Problem:
Write out the text of every record below word for word, leaving the pictures out.

====

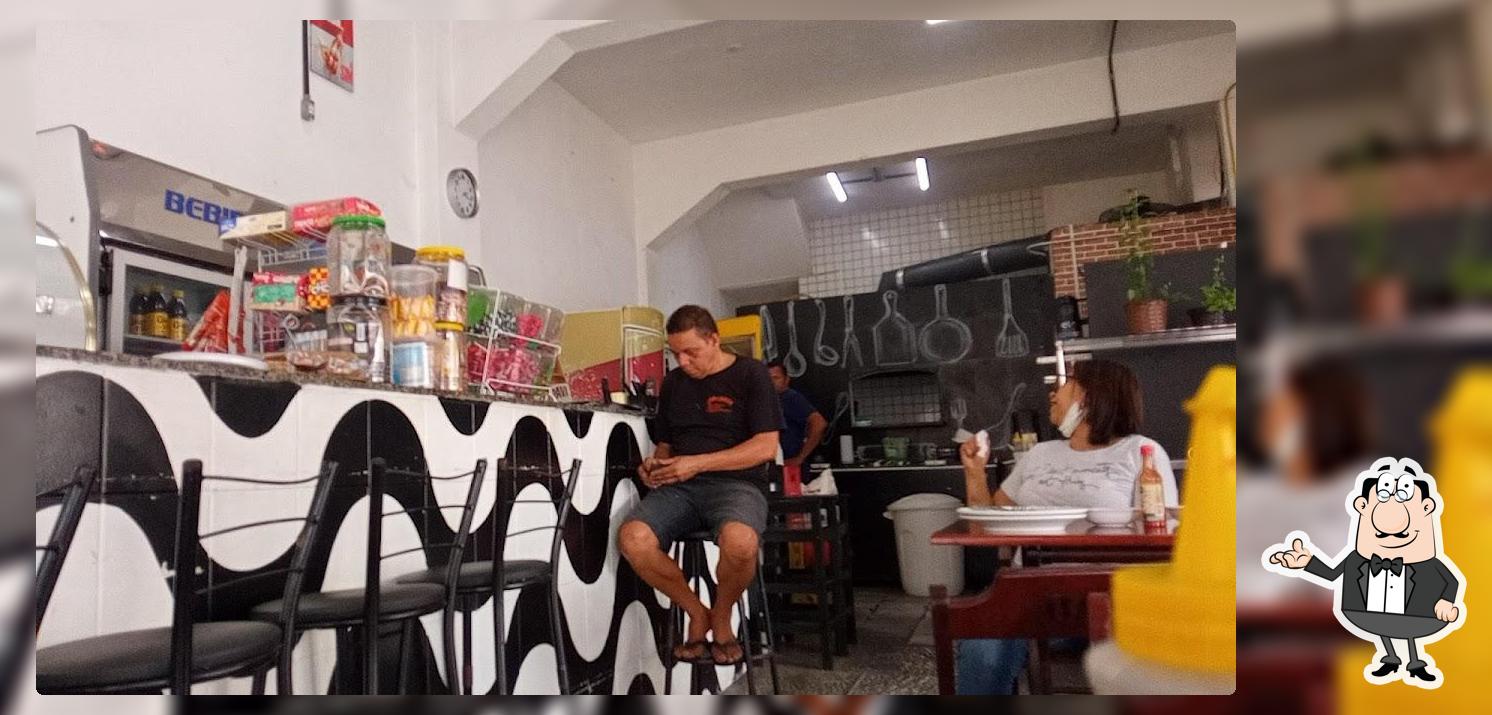 Dona Hilda Restaurante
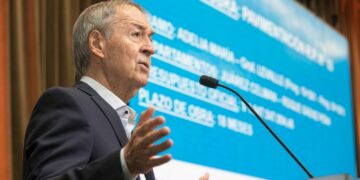 Las autovías de Paravachasca y Punilla se licitarán este año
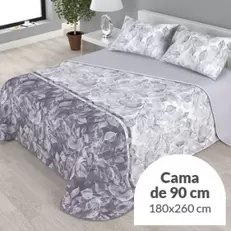 Oferta de BUTI ESTAMPADO ACUARELA... por 34,99€ en Iglú Hogar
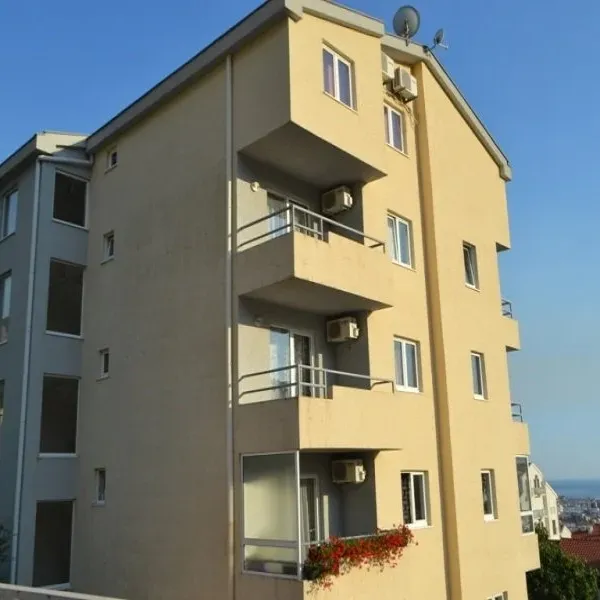 Квартира в Будва, фото 1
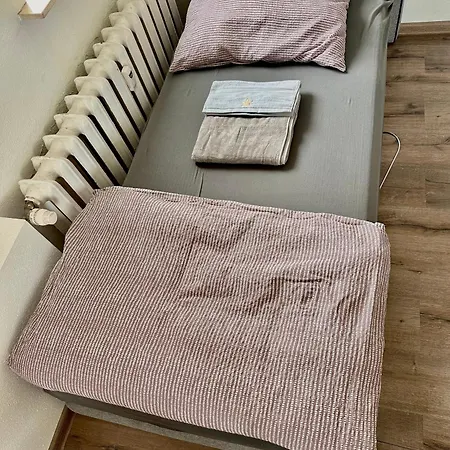 Hostel Jasmin A Κέμνιτς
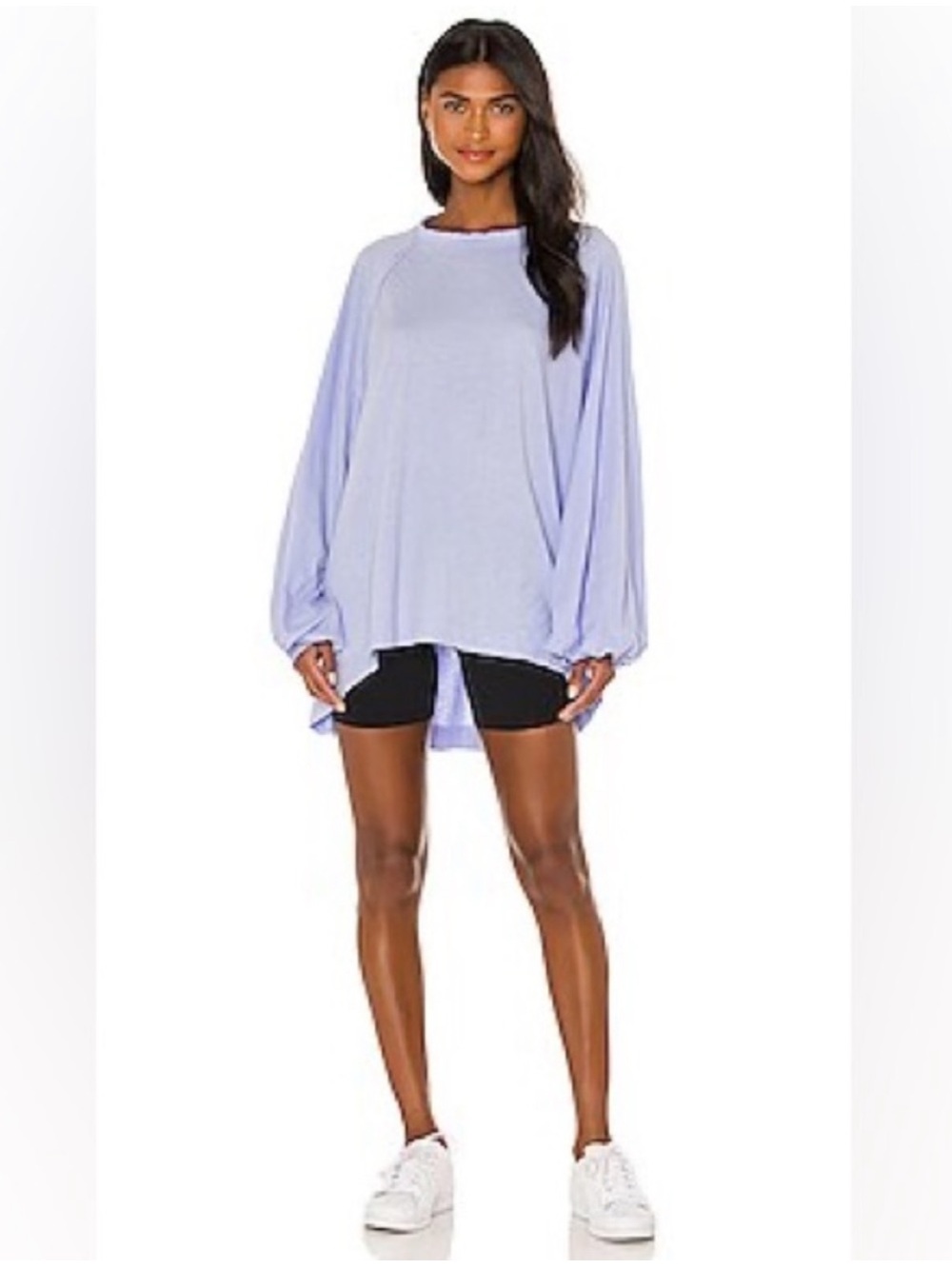 NWT Free People X Movement She’s Everything Top, XS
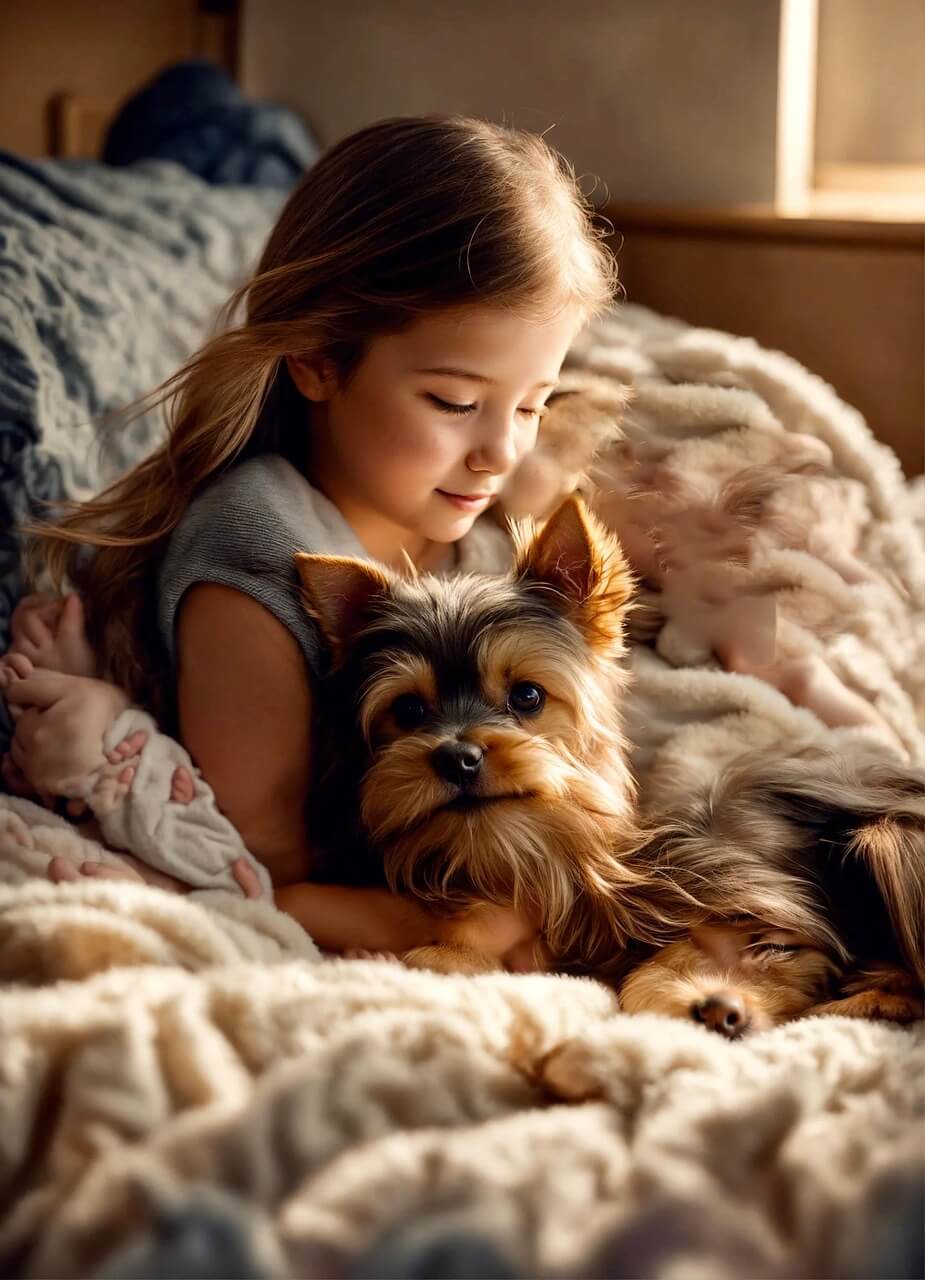 Dog Fart Smell - 강아지 방귀냄새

====

Your response:
 Dona Hilda Restaurante
 Las autovías de Paravachasca y Punilla se licitarán este año
 Oferta de BUTI ESTAMPADO ACUARELA... por 34,99€ en Iglú Hogar
 Квартира в Будва, фото 1
 Hostel Jasmin A Κέμνιτς
 NWT Free People X Movement She’s Everything Top, XS
 Dog Fart Smell - 강아지 방귀냄새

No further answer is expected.